Как только мы обнаружили ребят, сразу же создали локальное силовое поле, не дающее возможности внешней прослушки, выставив за него часовых. И по мере их рассказа убеждались, что сделали это не зря, а когда они дошли до «тварей болотных» и вовсе стало ясно, кто против нас воюет и какими средствами. Лопнул ещё один мыльный пузырь нашей наивности. Люди больше доверяли клеветникам и интриганам, чем тем, кто был с ними честен, легче верили в злое, чем в доброе, хотя именно последнее и было правдиво, и с превеликим удовольствием расплачивались злом за добро. Я не был настолько наивным, чтобы не знать этого. Я не был настолько разумным, чтобы уметь воспользоваться этим знанием на практике.

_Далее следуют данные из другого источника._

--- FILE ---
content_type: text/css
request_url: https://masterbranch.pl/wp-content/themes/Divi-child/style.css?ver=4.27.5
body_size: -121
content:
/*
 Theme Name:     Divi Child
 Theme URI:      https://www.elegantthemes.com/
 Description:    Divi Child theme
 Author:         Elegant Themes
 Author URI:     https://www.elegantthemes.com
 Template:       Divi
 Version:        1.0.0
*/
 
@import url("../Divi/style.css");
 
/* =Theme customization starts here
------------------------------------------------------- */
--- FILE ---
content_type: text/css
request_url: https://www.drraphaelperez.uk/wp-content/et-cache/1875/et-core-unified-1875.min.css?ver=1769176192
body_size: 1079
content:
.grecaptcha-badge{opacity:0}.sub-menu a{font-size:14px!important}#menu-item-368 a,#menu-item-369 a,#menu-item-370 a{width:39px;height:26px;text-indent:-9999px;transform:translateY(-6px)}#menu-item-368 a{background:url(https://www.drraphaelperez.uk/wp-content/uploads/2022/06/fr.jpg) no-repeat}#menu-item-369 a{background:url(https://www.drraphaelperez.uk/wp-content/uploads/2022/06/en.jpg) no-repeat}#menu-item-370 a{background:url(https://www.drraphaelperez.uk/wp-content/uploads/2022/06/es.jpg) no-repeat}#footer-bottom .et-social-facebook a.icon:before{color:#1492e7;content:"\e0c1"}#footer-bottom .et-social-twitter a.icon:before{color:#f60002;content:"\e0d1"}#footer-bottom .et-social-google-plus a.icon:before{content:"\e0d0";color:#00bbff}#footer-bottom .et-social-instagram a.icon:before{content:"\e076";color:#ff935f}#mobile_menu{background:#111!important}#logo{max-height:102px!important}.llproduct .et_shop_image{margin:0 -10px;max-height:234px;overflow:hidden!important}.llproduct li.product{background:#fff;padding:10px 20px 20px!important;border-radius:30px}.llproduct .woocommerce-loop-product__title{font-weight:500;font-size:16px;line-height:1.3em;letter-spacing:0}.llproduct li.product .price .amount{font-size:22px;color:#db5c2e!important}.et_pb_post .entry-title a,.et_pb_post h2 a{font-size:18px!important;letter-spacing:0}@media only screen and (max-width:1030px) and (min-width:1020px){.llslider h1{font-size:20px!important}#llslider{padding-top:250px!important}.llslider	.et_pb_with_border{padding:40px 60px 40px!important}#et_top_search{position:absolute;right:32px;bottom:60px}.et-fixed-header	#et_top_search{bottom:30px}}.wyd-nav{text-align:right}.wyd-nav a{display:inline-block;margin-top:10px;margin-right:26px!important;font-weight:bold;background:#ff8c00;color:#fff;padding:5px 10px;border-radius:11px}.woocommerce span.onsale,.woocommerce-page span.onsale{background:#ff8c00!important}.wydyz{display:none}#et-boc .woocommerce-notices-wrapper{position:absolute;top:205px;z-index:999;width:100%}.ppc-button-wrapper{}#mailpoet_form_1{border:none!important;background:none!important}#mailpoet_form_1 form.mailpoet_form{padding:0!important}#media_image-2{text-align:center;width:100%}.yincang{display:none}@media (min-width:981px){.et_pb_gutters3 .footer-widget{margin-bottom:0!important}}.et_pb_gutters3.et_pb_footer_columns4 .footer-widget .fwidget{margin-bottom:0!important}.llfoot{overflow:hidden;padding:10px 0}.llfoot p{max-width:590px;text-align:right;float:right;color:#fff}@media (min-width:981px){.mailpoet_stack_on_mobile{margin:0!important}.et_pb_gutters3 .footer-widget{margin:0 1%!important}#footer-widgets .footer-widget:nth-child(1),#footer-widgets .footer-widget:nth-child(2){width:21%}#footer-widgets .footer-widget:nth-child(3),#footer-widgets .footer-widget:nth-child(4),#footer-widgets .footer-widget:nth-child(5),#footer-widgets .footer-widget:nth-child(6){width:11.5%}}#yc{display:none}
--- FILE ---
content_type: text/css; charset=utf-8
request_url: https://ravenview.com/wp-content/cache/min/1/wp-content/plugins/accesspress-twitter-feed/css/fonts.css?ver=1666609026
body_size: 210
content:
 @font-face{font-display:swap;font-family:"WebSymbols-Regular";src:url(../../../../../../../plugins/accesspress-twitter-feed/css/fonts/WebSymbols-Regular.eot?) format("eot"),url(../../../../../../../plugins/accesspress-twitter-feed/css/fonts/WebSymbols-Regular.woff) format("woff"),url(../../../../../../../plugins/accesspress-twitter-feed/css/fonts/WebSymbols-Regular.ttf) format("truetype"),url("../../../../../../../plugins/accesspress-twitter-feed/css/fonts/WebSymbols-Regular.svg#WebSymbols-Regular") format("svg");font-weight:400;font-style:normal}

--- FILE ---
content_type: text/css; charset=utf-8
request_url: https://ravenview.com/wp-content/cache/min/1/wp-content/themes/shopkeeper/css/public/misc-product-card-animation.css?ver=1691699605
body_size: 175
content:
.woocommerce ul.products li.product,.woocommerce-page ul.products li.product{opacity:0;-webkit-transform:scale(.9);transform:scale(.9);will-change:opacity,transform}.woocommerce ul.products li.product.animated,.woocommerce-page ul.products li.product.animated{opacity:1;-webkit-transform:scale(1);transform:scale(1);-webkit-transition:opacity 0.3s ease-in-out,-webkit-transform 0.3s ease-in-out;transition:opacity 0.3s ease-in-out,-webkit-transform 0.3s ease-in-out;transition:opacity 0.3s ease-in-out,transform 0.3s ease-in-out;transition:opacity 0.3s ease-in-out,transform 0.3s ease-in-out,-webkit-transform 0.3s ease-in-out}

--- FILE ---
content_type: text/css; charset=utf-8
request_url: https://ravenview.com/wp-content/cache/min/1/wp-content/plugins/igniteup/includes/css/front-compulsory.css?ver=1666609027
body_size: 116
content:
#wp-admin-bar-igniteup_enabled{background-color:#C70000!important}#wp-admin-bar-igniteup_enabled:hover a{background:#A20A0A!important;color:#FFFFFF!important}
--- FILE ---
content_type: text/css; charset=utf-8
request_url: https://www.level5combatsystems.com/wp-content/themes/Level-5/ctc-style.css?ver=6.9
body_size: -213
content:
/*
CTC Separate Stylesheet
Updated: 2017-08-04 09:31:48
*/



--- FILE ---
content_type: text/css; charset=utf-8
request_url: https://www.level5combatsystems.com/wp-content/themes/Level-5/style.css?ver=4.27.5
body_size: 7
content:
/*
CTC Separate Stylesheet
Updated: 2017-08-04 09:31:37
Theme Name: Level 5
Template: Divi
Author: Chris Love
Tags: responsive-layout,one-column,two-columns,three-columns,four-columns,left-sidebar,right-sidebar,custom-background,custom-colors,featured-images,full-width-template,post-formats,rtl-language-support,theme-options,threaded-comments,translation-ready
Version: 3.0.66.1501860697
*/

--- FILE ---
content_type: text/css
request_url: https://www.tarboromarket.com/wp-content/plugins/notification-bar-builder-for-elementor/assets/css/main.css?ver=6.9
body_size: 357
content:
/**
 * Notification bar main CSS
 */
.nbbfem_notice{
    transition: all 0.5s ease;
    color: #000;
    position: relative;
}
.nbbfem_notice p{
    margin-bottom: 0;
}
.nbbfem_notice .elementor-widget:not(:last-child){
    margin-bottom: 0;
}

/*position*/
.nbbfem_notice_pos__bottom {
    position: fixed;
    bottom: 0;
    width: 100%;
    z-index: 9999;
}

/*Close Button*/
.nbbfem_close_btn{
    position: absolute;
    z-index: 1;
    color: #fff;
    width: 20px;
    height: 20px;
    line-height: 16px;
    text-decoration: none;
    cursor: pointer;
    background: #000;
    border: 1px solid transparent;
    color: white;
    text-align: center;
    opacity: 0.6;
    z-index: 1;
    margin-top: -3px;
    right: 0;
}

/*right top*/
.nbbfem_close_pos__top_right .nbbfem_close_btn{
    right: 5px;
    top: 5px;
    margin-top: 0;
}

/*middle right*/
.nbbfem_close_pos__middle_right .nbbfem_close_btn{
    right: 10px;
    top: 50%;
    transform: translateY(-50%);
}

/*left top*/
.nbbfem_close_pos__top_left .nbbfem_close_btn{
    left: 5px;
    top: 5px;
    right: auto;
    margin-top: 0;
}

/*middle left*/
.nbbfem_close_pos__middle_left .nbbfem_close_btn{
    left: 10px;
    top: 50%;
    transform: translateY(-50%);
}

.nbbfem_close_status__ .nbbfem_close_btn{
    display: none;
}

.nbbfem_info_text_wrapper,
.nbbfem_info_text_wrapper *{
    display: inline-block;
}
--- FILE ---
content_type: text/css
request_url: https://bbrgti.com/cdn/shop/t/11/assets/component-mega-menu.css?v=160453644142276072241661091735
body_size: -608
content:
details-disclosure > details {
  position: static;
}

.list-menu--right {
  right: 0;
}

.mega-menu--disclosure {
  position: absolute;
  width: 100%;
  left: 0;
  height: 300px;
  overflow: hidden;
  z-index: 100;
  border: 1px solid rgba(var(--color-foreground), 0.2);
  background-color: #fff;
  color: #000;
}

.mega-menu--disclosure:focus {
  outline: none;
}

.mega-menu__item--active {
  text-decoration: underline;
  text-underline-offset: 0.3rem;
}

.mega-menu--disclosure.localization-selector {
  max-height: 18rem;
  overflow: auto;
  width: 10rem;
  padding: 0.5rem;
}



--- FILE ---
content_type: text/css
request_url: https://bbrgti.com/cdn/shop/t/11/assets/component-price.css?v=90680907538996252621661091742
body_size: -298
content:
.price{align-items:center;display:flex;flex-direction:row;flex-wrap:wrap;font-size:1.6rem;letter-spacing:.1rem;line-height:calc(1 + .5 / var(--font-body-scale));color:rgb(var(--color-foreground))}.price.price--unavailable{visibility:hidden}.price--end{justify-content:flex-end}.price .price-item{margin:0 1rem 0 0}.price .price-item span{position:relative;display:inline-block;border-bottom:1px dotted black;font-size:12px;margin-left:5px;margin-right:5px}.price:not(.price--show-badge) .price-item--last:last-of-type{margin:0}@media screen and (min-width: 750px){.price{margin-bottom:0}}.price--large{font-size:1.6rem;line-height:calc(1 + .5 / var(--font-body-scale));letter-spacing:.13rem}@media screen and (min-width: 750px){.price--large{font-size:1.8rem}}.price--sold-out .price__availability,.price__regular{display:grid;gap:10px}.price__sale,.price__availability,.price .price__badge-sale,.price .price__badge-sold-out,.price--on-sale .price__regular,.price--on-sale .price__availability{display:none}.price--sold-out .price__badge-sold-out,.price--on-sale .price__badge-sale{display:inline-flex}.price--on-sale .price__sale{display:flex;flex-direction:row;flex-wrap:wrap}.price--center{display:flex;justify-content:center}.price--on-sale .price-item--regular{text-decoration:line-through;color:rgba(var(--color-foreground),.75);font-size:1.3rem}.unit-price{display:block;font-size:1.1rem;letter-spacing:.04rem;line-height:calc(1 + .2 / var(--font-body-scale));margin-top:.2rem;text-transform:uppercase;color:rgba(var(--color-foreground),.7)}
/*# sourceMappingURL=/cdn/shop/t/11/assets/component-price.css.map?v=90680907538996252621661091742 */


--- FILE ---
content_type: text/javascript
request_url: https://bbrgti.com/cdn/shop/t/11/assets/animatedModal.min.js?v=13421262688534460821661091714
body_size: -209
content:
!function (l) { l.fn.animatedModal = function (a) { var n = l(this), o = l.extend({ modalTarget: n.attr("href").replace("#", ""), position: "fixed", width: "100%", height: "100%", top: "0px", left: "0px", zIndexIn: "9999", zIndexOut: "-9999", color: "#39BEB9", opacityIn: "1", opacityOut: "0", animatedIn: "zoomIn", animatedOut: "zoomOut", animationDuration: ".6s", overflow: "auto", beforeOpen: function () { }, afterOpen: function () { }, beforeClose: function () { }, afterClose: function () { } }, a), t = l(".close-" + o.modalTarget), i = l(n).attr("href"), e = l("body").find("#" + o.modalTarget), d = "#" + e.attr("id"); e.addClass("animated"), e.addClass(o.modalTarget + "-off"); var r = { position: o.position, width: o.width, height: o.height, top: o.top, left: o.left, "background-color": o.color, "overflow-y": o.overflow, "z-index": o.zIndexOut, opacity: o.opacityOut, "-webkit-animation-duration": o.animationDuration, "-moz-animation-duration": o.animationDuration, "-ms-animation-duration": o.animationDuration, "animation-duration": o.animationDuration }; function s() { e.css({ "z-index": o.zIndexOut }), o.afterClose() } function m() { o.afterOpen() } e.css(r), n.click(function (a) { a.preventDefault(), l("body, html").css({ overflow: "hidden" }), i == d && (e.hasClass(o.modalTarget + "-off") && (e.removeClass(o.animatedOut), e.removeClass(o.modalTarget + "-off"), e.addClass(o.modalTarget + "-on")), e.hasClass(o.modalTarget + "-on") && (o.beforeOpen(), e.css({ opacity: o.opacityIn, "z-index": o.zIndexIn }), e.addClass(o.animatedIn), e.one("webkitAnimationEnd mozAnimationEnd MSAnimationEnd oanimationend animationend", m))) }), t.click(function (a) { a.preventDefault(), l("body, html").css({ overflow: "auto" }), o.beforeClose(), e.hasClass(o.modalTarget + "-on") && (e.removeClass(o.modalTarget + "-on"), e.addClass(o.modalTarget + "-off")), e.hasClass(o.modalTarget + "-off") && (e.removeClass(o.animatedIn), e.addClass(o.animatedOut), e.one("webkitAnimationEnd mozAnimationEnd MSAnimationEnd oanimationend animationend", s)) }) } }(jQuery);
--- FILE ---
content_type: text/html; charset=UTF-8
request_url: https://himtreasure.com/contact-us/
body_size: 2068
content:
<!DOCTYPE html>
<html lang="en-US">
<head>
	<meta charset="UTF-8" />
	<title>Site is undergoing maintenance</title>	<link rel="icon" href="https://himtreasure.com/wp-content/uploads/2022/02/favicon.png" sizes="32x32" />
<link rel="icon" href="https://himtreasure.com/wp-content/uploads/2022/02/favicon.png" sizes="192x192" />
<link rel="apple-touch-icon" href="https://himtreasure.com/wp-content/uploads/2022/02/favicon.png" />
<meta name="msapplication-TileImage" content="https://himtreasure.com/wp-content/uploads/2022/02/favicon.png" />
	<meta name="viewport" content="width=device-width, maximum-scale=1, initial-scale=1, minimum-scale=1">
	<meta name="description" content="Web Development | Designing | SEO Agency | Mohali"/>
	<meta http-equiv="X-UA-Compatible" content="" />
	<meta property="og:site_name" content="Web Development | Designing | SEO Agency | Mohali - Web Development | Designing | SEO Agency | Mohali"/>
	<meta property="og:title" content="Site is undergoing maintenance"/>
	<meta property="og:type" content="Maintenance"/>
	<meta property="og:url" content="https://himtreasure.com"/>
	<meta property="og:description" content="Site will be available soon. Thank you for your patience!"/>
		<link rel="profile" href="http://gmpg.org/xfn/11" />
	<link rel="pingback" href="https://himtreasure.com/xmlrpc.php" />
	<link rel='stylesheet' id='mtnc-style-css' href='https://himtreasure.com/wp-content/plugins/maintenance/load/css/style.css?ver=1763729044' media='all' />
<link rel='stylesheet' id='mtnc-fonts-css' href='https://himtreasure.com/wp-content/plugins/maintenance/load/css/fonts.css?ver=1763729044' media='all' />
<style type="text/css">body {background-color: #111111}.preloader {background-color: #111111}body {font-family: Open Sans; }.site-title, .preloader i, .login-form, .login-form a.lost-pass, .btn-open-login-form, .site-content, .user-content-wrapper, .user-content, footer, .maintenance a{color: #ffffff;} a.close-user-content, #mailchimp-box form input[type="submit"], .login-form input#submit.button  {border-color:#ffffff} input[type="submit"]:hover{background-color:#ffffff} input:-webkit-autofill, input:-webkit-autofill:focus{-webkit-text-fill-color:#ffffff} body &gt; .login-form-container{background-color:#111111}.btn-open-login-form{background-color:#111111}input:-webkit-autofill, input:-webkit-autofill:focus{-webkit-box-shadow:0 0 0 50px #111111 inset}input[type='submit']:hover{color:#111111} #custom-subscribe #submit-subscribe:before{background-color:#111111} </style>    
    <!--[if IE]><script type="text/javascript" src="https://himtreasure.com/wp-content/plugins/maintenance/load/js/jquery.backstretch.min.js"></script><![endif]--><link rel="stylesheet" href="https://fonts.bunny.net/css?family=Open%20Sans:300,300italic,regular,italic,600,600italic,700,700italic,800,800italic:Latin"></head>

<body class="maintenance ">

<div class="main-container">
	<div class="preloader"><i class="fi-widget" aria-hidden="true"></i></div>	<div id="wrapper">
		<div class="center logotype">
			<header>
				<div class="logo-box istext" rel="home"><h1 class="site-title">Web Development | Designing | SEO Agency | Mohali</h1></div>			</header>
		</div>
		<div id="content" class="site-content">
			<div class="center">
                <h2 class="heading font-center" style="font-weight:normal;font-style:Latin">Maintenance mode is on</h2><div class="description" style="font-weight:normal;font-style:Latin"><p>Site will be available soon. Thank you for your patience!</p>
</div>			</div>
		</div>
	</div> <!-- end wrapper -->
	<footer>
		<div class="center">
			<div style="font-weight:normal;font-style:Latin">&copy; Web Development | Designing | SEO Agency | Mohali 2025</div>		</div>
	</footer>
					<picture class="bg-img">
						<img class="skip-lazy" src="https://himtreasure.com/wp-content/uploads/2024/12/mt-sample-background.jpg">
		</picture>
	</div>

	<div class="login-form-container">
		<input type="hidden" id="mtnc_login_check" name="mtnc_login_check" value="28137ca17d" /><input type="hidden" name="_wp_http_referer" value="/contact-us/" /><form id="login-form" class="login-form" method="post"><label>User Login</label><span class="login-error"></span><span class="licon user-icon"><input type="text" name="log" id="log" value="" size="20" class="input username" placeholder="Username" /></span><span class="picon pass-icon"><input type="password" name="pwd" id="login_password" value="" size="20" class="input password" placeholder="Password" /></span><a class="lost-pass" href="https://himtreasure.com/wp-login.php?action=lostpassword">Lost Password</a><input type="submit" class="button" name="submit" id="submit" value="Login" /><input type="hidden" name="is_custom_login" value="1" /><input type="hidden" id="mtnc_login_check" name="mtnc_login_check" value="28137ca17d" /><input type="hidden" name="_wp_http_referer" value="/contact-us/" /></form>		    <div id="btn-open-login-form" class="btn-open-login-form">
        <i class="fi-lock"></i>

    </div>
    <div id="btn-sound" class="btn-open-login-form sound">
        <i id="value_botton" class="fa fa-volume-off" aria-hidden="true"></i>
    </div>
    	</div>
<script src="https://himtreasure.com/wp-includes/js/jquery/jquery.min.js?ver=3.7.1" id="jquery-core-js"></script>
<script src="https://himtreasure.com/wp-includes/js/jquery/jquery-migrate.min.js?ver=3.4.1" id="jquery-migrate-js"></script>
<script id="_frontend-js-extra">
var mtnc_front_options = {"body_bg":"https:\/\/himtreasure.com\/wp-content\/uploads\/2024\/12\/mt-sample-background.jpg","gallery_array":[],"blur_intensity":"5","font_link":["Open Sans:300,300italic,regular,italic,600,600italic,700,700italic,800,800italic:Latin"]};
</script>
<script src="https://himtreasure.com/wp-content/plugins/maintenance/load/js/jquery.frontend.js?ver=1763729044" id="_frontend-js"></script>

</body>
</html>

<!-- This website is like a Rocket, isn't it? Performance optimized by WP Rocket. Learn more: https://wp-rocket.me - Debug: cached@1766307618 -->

Ситуация требовала серьёзного подхода. Надо было подумать и посоветоваться с Петерсом, не вызывая его в эфир. Стоило мне подумать об этом, как перед моим мысленным взором предстал Юрчик. И я вдруг вспомнил, как монах настоял, чтобы мы взяли этого малыша с собой, а прощаясь с нами сказал: «Юрчика берегите! Он не простой ребёнок – большой умничка, сильный и храбрый! Всё, что знает этот маленький тигр, знаю и я». Мне тогда стало смешно: «Полагаю, что ты, брат, знаешь немного больше, чем это дитя, но обещаю тебе беречь его, как зеницу ока». И только теперь до меня дошёл истинный смысл слов монаха.

Срочное собрание семьи, в одном из самых закрытых и глубоких залов пещеры, было недолгим. Два поселения уничтожены, место нахождения лесных и нашего нового пищевого отряда неизвестно. Понятно, что людей опаивали и зомбировали. Но вероятно среди них были и такие, которые сознательно шли на разбой, и те что искренне обманывались, и люди, которые всё понимали, но не видели выхода. Я напрасно во все глаза пялился на Юрчика, он тихонько сидел, ничем не выдавая своего отношения к происходящему.

Посовещавшись, мы пришли к выводу, что невозможно отгородиться от всего и жить собственной жизнью, когда рядом царят страдания и несправедливость. Надо помочь наладить быт и другим. Фруми и я были ненамного старше наших новообретённых детей, и юношеский максимализм, в паре с неистребимой верой в победоносное шествие добра, граничащей с глупостью, одержал верх над рассудочностью, уже слегка приболевшего, опыта.